§ **Directive**
Print, without any change, the lines of the listing from the line containing "Looking at all" through the final line of the listing, including both ends.
+++ Data in this exercise
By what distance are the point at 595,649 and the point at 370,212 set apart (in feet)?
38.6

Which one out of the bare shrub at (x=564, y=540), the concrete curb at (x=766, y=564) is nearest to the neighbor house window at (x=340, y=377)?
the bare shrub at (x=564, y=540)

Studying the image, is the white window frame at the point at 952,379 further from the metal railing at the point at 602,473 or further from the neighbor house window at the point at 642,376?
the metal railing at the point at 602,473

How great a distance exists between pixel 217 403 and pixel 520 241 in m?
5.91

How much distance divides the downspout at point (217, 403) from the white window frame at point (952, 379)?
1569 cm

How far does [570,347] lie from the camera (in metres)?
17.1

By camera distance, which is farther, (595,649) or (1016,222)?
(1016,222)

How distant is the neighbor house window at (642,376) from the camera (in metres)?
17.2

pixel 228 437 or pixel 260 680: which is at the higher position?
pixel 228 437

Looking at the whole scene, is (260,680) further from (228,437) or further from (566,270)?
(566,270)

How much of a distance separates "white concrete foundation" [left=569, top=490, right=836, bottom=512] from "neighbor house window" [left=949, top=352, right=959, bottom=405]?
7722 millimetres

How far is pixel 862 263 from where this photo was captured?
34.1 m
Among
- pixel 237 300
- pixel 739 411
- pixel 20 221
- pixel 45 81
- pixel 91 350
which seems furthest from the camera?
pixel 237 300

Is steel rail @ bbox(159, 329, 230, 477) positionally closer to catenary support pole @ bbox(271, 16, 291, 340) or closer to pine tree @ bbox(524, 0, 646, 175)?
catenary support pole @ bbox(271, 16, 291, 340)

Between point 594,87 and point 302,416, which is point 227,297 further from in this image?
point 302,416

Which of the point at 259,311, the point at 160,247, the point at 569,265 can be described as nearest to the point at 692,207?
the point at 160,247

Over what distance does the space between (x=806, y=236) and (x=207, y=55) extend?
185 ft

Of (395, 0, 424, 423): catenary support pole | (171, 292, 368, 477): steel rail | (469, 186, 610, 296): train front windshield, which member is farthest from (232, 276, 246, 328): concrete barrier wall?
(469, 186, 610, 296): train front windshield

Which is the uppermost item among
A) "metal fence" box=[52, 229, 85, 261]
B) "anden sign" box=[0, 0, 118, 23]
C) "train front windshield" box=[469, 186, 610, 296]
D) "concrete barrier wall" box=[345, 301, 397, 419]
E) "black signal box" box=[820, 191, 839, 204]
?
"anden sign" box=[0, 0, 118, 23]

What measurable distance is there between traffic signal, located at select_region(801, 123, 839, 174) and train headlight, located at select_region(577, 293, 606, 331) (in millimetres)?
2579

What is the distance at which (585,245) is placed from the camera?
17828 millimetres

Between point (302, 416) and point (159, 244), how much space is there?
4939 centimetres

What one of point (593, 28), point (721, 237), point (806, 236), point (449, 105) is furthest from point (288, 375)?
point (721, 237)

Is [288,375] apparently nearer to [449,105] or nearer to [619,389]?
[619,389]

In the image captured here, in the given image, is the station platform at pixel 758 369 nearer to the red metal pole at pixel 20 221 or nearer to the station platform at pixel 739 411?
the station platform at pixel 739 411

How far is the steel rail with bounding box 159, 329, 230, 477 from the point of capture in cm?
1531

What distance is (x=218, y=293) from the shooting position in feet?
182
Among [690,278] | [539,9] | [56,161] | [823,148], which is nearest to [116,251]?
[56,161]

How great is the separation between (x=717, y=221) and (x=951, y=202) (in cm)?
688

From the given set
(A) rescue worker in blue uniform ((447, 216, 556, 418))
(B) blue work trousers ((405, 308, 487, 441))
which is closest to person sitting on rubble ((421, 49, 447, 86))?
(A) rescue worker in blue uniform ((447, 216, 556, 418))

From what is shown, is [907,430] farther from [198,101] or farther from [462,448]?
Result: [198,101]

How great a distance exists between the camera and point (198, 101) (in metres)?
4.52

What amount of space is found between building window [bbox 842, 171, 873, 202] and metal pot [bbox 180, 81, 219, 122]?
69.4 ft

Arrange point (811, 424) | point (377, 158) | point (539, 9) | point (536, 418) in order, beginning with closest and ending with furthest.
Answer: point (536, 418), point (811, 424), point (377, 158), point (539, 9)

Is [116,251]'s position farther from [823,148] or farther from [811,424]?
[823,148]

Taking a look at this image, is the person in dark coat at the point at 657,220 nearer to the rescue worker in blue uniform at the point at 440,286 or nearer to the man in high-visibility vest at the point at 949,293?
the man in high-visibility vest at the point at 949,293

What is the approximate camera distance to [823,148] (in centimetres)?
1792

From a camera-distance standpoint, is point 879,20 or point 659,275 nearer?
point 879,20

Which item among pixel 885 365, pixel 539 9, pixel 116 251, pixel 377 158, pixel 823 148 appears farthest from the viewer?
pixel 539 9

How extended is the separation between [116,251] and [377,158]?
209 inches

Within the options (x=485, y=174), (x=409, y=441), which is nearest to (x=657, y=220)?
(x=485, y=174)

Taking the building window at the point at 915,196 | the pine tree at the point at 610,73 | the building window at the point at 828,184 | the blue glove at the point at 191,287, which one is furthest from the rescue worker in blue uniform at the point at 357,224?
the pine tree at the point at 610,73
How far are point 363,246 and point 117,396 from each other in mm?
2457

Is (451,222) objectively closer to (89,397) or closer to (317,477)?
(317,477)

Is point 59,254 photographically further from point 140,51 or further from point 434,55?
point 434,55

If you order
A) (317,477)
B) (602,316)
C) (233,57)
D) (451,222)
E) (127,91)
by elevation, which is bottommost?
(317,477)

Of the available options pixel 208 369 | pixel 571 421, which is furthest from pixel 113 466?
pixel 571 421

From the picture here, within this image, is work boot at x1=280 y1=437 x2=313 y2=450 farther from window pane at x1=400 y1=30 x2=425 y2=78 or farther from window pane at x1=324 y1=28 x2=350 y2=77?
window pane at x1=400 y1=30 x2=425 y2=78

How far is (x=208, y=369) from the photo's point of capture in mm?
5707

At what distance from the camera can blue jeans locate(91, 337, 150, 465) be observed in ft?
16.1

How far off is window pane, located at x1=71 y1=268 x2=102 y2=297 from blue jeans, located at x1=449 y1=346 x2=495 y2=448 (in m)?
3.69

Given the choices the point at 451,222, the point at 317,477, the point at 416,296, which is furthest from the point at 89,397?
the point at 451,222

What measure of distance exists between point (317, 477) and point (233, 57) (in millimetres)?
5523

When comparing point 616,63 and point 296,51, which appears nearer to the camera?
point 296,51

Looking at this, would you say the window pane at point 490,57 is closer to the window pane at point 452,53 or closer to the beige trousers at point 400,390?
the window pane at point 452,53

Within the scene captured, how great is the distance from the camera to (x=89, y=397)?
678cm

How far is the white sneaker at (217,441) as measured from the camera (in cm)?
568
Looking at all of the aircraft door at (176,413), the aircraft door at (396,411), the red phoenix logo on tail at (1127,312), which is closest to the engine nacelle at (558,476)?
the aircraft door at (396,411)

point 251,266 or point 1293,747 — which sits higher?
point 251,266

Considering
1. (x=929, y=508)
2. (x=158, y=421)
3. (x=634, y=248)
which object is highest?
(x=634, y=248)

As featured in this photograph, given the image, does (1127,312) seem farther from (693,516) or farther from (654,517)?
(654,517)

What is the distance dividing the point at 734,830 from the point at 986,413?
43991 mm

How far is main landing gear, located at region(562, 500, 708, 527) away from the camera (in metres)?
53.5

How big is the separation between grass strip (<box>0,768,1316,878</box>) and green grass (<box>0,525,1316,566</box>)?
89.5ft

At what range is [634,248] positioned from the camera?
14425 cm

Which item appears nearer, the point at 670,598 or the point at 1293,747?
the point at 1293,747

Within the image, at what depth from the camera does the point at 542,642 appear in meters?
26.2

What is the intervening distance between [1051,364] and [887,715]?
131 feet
++++++
§ **Completed exercise**
Looking at all of the aircraft door at (176,413), the aircraft door at (396,411), the red phoenix logo on tail at (1127,312), which is closest to the engine nacelle at (558,476)?
the aircraft door at (396,411)

point 251,266 or point 1293,747 — which sits higher?
point 251,266

Considering
1. (x=929, y=508)
2. (x=158, y=421)
3. (x=634, y=248)
which object is highest?
(x=634, y=248)

As featured in this photograph, given the image, does (1127,312) seem farther from (693,516) or farther from (654,517)?
(654,517)

What is the distance dividing the point at 734,830 from the point at 986,413?
43991 mm

How far is main landing gear, located at region(562, 500, 708, 527) away from the camera (in metres)?
53.5

How big is the separation between grass strip (<box>0,768,1316,878</box>) and green grass (<box>0,525,1316,566</box>)?
89.5ft

At what range is [634,248] positioned from the camera?
14425 cm

Which item appears nearer, the point at 670,598 or the point at 1293,747?
the point at 1293,747

Within the image, at what depth from the camera does the point at 542,642 appear in meters?
26.2

What is the intervening distance between [1051,364] and [887,715]?
131 feet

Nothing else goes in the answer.